The 3-minute GOTHAM teaser suffered from similar issues. It wasted entirely too much time on a senseless establishing montage, had terrible sound quality and jumped around like a music video. It told the viewers evenless about its characters than VENICE did. I had no idea who Michael Park, Martha Byrne and Anne Sayre were playing (again, outside of reading their character descriptions beforehand) and the voicemails left on Park’s character’s phone were lost on me. I didn’t recognize any of those dulcet tones! I just saw rich people doing rich things and then Michael and Martha stared at each other in a Very Meaningful Way.

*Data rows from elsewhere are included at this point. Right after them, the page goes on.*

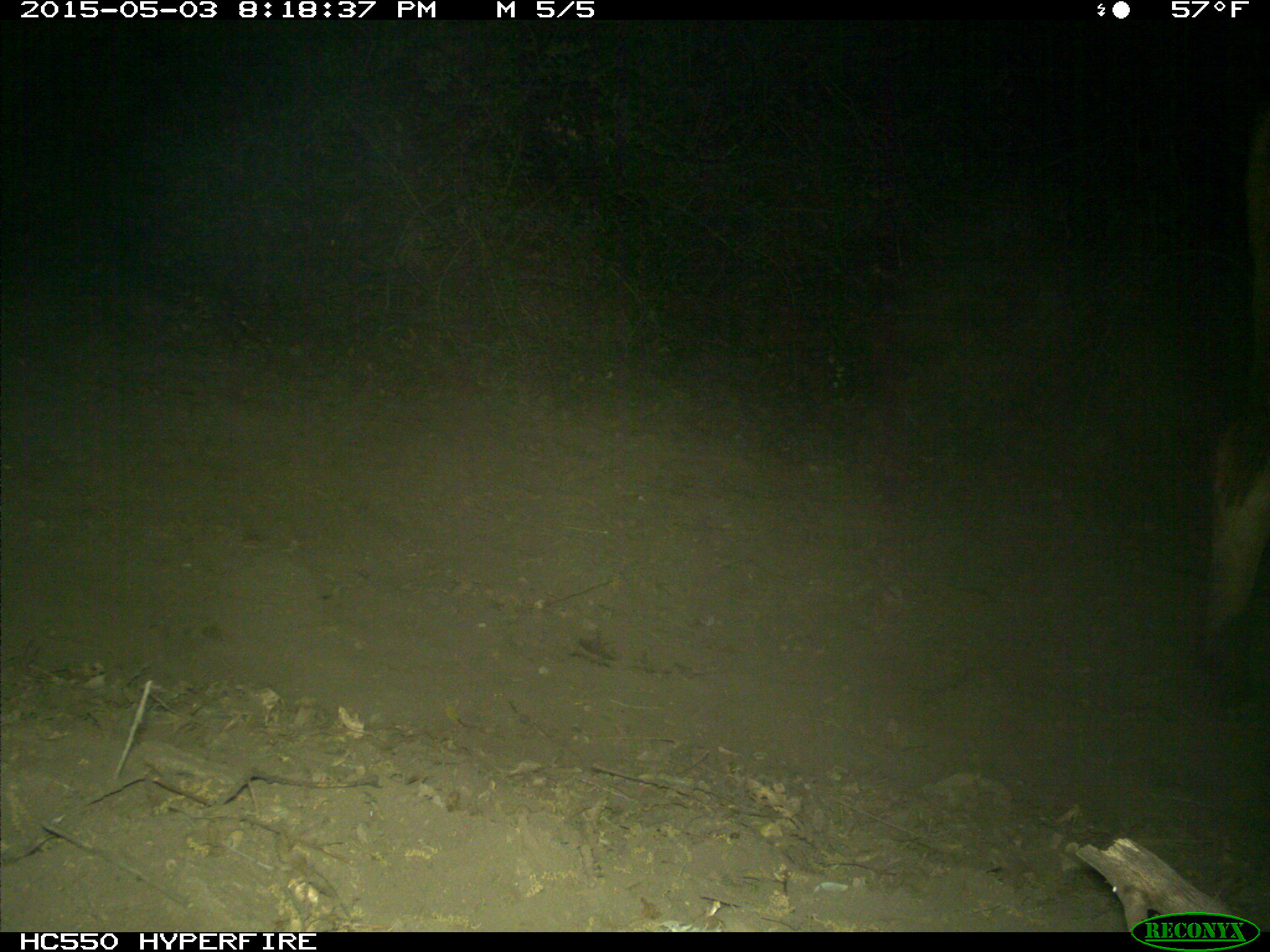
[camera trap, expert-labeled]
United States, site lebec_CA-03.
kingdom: Animalia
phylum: Chordata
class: Mammalia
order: Artiodactyla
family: Bovidae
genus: Bos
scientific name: Bos taurus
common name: domestic cow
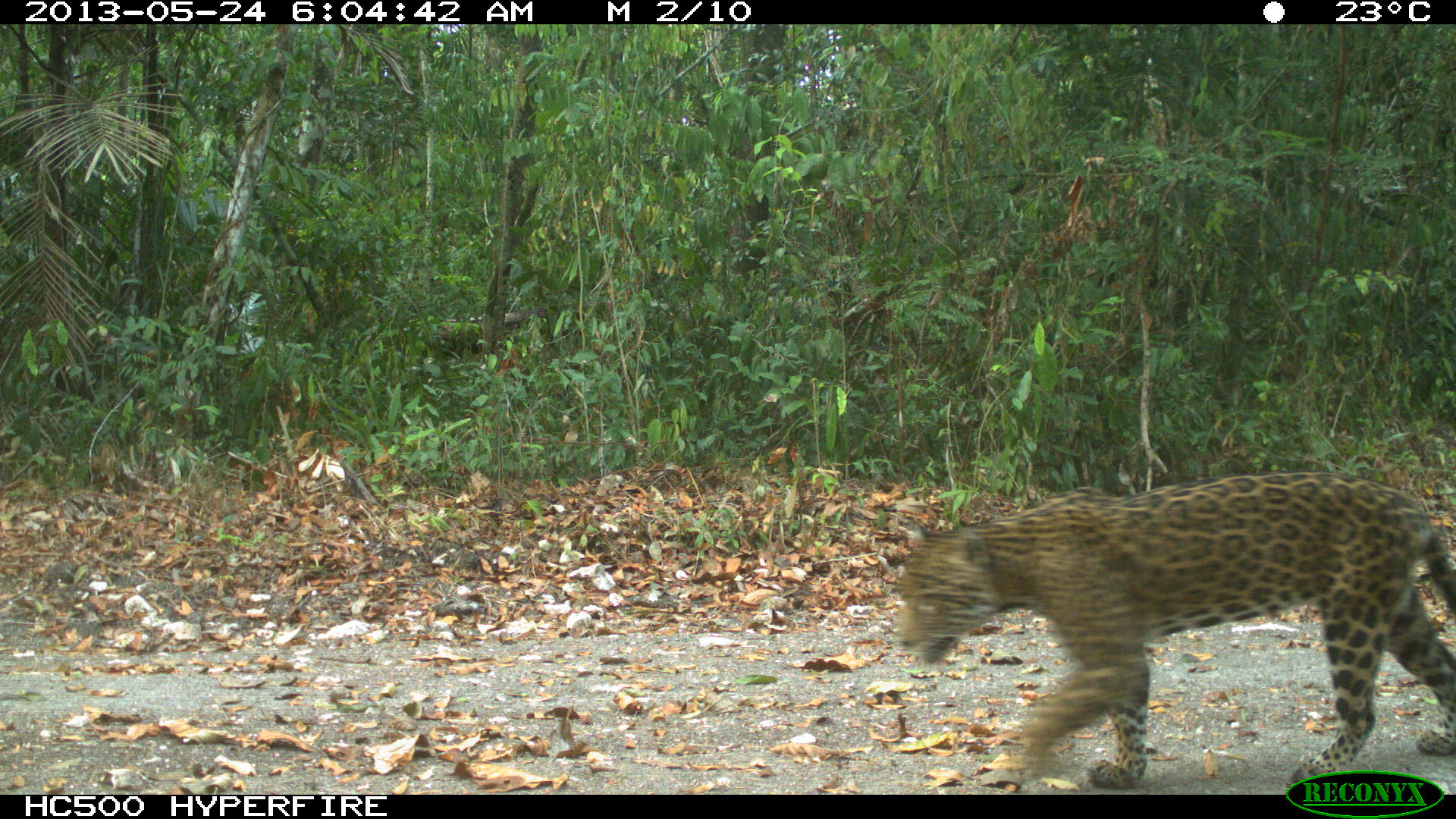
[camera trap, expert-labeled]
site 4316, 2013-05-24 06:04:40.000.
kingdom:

I sound like a total Debby Downer, right? I know. I didn’t want to. I wanted to like these shows, I wanted to be supportive. And I’ll probably tune in to future episodes of GOTHAM just to see if it finds its footing. But based on what I’ve seen so far, I wouldn’t quite herald Web soaps as the successor to televised drama. They need to work out some more kinks first. And VENICE needs to not charge for the rest of its episodes. Having to pay to watch lesbians involved in drama is why I quit watching Showtime’s THE L WORD!